Arbeitsanweisungen:
[A] Von wann stammt laut dem Text über Farockis Fußballjahre bei Tasmania die älteste Mitgliedskarte, die er aufbewahrt hat?
[B] Zitiere aus dem Text über Farockis Fußballjahre bei Tasmania die Passage, die bei „Ewigkeiten bei Tasmania“ beginnt und bei „zur Verfügung gestellt.“ endet.

Seite:
━━━

Ewigkeiten bei Tasmania

FELDFORSCHUNG Der Regisseur Harun Farocki spielte fast vierzig Jahre lang im Neuköllner Klub Tasmania – knapp Tas gerufen – Fuß- ball. Wie in einem Zeitraffereffekt erlebte er vom Platz aus die langsame Bohemisierung des Arbeitermilieus

■ geboren 1944 und im vergangenen Jahr verstorben, war Autor, Dokumentarfilmer und Essayist. Im Haus der Kulturen der Welt ist noch bis Ostermontag die Filminstallation „Eine Einstellung zur Arbeit“ zu sehen von Harun Farocki und seiner Frau Antje Ehmann. Sie hat der taz freundlicherweise diesen bislang unveröffentlichten Text, den Farocki 2004 geschrieben hat, zur Verfügung gestellt.

VON HARUN FAROCKI

Sicher habe ich bei Tas schon früher gespielt, aber die älteste Mitgliedskarte, die ich aufbewahrt habe, ist vom Juni 1969. Wir knödelten sonntags im Studentendorf Zehlendorf, auf einem sehr unebenen Aschenplatz, da waren Peter Werner und Wolfgang Neuss, die mich einluden, auch mal zu Tas mitzukommen. Zum ersten Mal in meinem Leben spielte ich im Trikot, in einem, das am Hals mit Bändern verschnürt wurde. Das erste Spiel mit Tas war auf dem Betriebsgelände von einer Rasierklingen- und Rasierapparatefabrik in Neukölln, Gilette. Damals gab es noch Betriebsmannschaften und Betriebssportplätze, inzwischen alle abgerissen: Karstadt, Allianz.

━━━

Datensätze
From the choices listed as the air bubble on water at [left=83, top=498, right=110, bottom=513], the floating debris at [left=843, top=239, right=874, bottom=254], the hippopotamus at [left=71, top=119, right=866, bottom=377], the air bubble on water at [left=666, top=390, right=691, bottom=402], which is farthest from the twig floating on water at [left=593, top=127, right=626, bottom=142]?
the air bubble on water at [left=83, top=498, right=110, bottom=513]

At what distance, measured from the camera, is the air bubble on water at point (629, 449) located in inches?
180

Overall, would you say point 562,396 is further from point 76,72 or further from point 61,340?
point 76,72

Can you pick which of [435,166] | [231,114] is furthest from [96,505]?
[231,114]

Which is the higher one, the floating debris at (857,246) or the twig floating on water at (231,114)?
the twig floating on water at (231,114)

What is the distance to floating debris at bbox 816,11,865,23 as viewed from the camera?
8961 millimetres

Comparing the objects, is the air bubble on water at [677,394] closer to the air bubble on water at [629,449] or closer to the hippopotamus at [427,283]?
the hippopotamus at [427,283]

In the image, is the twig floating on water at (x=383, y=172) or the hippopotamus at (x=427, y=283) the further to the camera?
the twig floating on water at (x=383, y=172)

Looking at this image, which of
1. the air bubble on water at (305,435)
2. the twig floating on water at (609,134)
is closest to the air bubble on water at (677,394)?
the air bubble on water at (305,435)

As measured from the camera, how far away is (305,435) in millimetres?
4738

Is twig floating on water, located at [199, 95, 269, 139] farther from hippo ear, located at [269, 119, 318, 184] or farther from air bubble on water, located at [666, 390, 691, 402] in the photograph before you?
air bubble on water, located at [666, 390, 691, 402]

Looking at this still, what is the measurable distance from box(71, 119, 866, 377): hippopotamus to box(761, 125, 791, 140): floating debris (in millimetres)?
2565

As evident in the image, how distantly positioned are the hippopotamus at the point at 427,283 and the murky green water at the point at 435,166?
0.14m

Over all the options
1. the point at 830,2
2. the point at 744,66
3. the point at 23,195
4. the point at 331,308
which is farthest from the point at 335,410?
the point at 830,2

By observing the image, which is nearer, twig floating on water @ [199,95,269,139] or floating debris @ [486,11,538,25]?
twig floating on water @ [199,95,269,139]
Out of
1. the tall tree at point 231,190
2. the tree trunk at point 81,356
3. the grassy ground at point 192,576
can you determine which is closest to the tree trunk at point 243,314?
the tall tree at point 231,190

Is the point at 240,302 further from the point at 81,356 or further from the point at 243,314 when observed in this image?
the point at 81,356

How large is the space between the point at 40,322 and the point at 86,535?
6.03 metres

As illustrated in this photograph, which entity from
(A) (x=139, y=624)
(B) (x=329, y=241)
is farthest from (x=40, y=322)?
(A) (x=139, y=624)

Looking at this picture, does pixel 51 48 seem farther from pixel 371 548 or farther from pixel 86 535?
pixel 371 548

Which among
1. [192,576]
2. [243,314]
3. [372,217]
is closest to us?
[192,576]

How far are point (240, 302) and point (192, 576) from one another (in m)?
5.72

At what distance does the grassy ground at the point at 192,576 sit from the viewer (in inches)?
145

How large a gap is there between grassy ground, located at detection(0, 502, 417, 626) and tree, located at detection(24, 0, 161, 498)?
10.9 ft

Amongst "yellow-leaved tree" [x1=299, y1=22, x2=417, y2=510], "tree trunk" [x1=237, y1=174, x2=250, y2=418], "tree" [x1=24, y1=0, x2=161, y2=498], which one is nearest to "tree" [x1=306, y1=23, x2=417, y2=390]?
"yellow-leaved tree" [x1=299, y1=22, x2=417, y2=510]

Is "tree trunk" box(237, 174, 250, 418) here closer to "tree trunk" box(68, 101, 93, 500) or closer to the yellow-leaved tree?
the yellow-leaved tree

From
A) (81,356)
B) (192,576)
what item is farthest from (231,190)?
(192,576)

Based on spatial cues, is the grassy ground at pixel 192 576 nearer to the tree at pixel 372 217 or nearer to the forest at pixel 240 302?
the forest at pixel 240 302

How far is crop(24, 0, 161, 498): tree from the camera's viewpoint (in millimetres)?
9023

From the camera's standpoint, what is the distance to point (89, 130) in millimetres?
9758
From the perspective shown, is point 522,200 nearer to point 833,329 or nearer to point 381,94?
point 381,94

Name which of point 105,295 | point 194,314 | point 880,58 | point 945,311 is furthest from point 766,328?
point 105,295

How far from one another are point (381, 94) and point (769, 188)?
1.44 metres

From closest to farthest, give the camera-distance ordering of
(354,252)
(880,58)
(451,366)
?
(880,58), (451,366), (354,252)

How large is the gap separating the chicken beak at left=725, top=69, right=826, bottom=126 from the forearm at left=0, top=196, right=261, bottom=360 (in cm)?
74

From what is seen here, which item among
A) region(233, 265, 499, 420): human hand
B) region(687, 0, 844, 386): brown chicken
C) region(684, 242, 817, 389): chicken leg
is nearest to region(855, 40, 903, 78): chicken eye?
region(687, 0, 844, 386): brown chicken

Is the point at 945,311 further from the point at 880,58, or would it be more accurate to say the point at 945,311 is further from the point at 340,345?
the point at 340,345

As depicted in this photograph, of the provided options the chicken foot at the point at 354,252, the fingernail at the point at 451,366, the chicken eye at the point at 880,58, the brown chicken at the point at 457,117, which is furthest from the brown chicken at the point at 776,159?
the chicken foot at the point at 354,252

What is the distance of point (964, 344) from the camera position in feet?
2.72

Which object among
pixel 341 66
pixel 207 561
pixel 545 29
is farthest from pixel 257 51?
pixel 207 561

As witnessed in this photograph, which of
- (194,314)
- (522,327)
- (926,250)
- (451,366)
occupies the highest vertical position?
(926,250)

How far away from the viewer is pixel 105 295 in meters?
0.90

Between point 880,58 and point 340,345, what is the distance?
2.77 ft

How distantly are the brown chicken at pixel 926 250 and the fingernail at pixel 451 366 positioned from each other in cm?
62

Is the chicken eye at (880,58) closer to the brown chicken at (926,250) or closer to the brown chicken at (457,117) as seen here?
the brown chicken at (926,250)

━━━

Antworten in Reihenfolge:
[A] Vom Juni 1969.

[B]
Ewigkeiten bei Tasmania

FELDFORSCHUNG Der Regisseur Harun Farocki spielte fast vierzig Jahre lang im Neuköllner Klub Tasmania – knapp Tas gerufen – Fuß- ball. Wie in einem Zeitraffereffekt erlebte er vom Platz aus die langsame Bohemisierung des Arbeitermilieus

■ geboren 1944 und im vergangenen Jahr verstorben, war Autor, Dokumentarfilmer und Essayist. Im Haus der Kulturen der Welt ist noch bis Ostermontag die Filminstallation „Eine Einstellung zur Arbeit“ zu sehen von Harun Farocki und seiner Frau Antje Ehmann. Sie hat der taz freundlicherweise diesen bislang unveröffentlichten Text, den Farocki 2004 geschrieben hat, zur Verfügung gestellt.